It is very important that you bring a bag/box/tote/cooler with you to transfer the contents into. The totes cannot leave our greeter area, as the health department will consider it leaving our chain of custody.

In this model, our greeters at the back of the truck will not come in contact with your food or you at close distance. The food is packed inside single-use liner bags at the warehouse by masked and gloved employees. The greeters at the back of the truck are now cashiers and not touching any unpackaged goods.

At the warehouse, we do need more packers. The packing of the totes took forever last week. Mostly opening the single use liner bag. If anyone is interested in working at the warehouse to pack totes, we are hiring (and replacing new hires who quit after a few days of hustle). This position will require you be on your feet the full shift and lift anywhere from 20 - 50 pounds.
  • Wednesday, 7a to 5p
  • Thursday, 7a to 5p
  • Friday, 7a to 5p

As the season gets rolling, we hope to reduce the hours to 7a to 3p as we get more staff available and our kinks worked out. If anyone is even available a portion of the days/time, it would be a help. Please reply to this email if you are interested and include your availability.

We're also adjusting some of the time frames for a handful of stops, keep reading below to see the time change.

Thank you again for your support and working through these changes with us.

Sincerely,
Trevor & the FFM team (Lauren, Allyson, Evan, Connor and all the new Summer 2020 Staff)
Bag Contents and Subs
Below is a list of bag contents for the week. These are always subject to change with the harvest. For example, last week our spinach grower, David, got about 1/3 of what he thought he would. He had planted his spinach on black plastic mulch to get it up to size earlier than usual and ready for the first week.

His strategy worked, except when it got really hot the spinach closest to the black plastic wilted and was essentially burnt.

His yield was 1/3 of what he had hoped. He's a Swartzentruber Amish so he has no way to get ahold of us to warn us. When our driver picked up the week's first shipment of spinach on Tuesday night, we had already announced the bag contents.

In a situation like this, it's a scramble to figure out what to do. Some growers can't easily be reached other than driving to their house. In other situations, we have to leave voice messages. Either way, when the bags are being packed and the trucks racing out the door, we have to find a solution "right now". We'll attempt to substitute as best we can. Neither us or the grower want to do this - we would rather stick with the original plan and the grower would rather harvest and sell the entire crop for more money. But, this is the perishables business and this stuff happens.

At points last week spinach was replaced with double kale or double broccoli or double lettuce. If you ever see double of something and something else missing, that's usually what's going on.
Grazing and
Pasture Management
Left: Beef on clover pasture.
Right: My buddy #136 coming in for head rub.
Probably my favorite farm chore is moooving the beef. Sorry, bad farm pun.

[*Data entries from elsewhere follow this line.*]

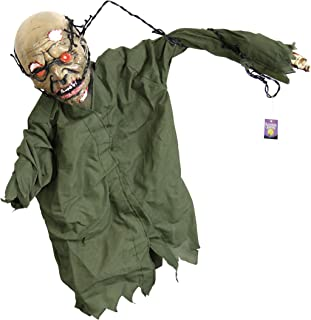 Halloween Haunters Animated Hanging Scary Mangled Barbwire Reaper Zombie Torso Prop Decoration - Moving Arms, Spooky Screams, LED Eyes - Battery Operated - Haunted House, Graveyard, Entryway Display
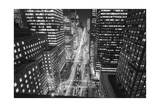 Park Avenue at Night - Aerial View Of Midtown Manhattan Iconic Nyc Photographic Print by Henri Silberman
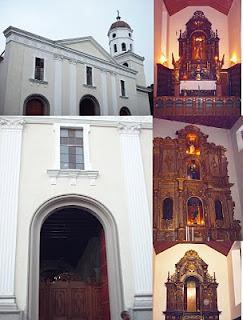 Iglesia San José de Chacao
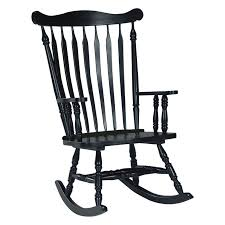 Black Rocking Chair For Nursery Interior Rocking Chairs Outdoor Porches Compact Chair Concept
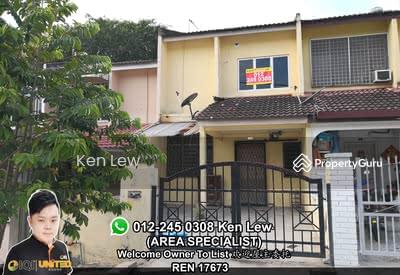 For Sale - Bandar Damai Perdana, Taman Delima, Sold Out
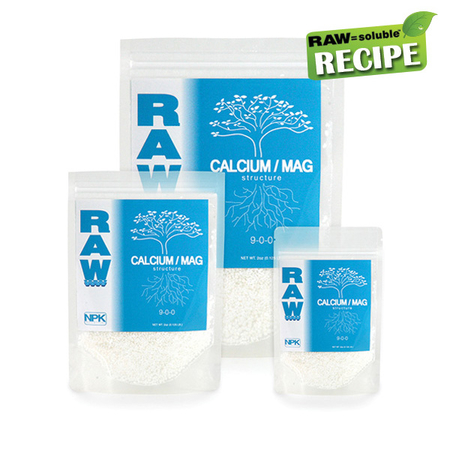 RAW Cal-Mag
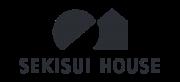 sekisui-logo-mono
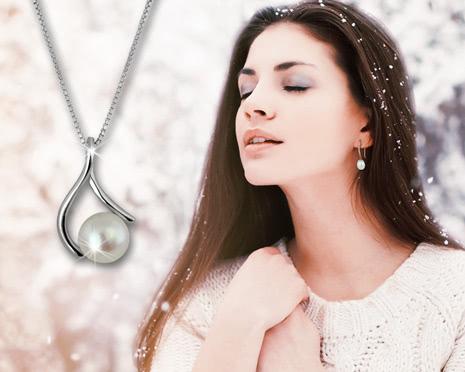 Klassisch-moderner Perlenschmuck als perfekte Geschenkidee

There are so many nuances to managing beef and pasture. Some of my "tools" include poly wire (temporary electric fence wire), soil samples, and even sap samples (samples of plant tissue to measure nutrition). Land is very expensive and grassfed beef requires a lot of land. I don't have access to more land or the money to buy it, so I have to focus on making more productive land out of what I have.

Early summer is usually plentiful in grass. In fact, tune into next week's newsletter to read about adventures in making hay with a team of horses (crossing my fingers).

The goal of my management is to make sure I have good quality grass until frost.

There are times when forage is both tastier and more nutritious. The optimal time is called "boot stage," which essentially means when the seedhead is just about to emerge from its sheath. When grass hits this stage, it happens fast and holds for just a day, so the goal of management is to move the beef rapidly and hope the grasses don't all mature at the same time.

Below are two photos. It's kind of hard to see in the sea of green, but on the left is bluegrass just at the tail end of boot stage. The flag-leaf is to the left and the sheath is opening up to let the seed head out. In the photo to the right, you can see the seed head fully emerged and the stem quite woody and not palatable. The younger, less mature grass has more nutrition and feed value.
Just yesterday. I was walking the pastures gathering samples. One area that I'm currently rotating the beef through is probably 18 inches high and just lush. From a distance it looks brown, but that's just the bluegrass going to seed. It's a better turf grass than pasture grass, but it spreads rapidly and fills in any bare spots voluntarily.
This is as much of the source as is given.